### TEXTE DE LA PAGE
=======

La tentation de revenir aux peines automatiques d’élégibilité censurées par le Conseil constitutionnel en mars 1999 (par un biais tel que l’obligation faite au juge de prononcer l’inéligibilité d’une personne condamnée pour certains types d’infractions) se heurte également à des objections constitutionnelles au regard des principes de nécessité et d’individualisation de la peine. Ces principes impliquent que l’incapacité d’exercer une fonction publique élective ne peut être appliquée que si le juge l’a expressément prononcée et s’il conserve la faculté de ne pas la prononcer au vu des circonstances propres à l’espèce (n° 2010-40 QPC et n° 2010-41 QPC du 29 septembre 2010).

III. Le « quitus fiscal » auquel serait subordonnée l’éligibilité pose le même type de problèmes que la virginité du casier judiciaire. Il en ajoute d’autres : ce « quitus » est plus aisé à brandir sur un plateau de télévision qu’à définir rigoureusement dans une loi organique.

=======

Relevez toutes les dates et tous les numéros de décision cités dans le texte sur l'inéligibilité.

### ENTRÉES
=======

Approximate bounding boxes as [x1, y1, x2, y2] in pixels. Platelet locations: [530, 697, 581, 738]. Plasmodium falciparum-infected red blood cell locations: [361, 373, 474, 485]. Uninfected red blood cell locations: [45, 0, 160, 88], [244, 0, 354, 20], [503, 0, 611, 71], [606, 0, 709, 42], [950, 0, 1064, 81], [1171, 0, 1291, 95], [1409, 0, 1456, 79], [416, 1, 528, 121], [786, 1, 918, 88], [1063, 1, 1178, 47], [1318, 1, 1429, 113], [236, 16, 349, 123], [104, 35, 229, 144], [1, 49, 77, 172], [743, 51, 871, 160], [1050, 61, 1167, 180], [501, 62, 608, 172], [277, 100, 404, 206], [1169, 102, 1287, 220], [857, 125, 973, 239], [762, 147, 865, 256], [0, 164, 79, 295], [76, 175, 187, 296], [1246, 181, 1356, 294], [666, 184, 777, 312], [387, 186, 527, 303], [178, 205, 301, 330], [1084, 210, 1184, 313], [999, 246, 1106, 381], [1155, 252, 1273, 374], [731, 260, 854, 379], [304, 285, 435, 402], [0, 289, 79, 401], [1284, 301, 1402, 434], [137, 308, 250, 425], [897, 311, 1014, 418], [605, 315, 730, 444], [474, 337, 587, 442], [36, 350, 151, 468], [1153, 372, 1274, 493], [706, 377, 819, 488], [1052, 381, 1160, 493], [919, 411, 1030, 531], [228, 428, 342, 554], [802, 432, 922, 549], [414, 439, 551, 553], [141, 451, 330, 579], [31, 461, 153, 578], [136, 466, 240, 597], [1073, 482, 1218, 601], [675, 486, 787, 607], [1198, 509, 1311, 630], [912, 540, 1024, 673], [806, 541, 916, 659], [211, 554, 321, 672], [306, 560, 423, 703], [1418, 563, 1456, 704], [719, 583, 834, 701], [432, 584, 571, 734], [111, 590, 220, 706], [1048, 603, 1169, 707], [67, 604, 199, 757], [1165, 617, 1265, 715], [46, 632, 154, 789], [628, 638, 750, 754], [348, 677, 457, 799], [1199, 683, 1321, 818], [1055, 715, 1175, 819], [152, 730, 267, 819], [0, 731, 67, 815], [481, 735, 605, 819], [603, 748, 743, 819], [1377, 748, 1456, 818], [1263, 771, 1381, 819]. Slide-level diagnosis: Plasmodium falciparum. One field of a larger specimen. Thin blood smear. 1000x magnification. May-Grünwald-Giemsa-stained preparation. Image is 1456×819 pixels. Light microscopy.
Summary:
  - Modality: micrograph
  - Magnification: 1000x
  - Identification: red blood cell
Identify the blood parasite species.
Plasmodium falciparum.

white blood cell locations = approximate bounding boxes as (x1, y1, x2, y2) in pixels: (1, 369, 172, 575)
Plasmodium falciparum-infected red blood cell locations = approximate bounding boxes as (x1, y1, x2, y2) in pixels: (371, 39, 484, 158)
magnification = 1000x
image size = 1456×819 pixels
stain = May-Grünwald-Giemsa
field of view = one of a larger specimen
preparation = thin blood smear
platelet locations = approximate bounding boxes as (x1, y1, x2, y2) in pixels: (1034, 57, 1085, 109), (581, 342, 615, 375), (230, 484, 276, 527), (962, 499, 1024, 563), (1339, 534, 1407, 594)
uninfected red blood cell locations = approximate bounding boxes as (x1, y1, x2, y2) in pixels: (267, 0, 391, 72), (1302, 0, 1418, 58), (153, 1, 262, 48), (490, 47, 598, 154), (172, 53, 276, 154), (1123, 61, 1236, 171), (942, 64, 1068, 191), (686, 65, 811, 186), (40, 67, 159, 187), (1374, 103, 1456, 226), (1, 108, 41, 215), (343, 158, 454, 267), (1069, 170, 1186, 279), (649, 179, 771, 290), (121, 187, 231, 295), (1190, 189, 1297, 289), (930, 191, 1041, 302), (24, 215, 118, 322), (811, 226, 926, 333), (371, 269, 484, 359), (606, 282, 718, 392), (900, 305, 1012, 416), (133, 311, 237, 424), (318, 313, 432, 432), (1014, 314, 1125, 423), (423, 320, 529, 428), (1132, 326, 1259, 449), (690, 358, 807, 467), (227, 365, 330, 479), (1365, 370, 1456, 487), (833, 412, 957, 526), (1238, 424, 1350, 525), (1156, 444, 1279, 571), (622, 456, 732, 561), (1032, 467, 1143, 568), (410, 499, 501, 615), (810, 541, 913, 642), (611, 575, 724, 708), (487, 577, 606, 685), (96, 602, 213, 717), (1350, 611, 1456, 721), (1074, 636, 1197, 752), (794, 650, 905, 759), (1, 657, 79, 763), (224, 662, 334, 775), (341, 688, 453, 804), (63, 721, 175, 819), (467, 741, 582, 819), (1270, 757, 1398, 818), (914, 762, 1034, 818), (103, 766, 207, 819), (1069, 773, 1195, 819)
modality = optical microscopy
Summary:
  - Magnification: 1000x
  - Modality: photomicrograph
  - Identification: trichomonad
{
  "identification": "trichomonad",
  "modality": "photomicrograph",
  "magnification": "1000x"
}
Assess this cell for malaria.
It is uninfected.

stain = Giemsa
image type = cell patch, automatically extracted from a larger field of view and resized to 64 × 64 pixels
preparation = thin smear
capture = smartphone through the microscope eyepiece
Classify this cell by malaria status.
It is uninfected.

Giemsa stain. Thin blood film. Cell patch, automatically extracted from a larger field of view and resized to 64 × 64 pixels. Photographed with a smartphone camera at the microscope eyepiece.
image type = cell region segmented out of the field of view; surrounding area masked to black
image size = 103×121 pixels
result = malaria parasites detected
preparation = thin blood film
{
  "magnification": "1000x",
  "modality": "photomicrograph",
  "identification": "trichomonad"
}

=======

### RÉPONSE
- mars 1999
- n° 2010-40 QPC
- n° 2010-41 QPC
- 29 septembre 2010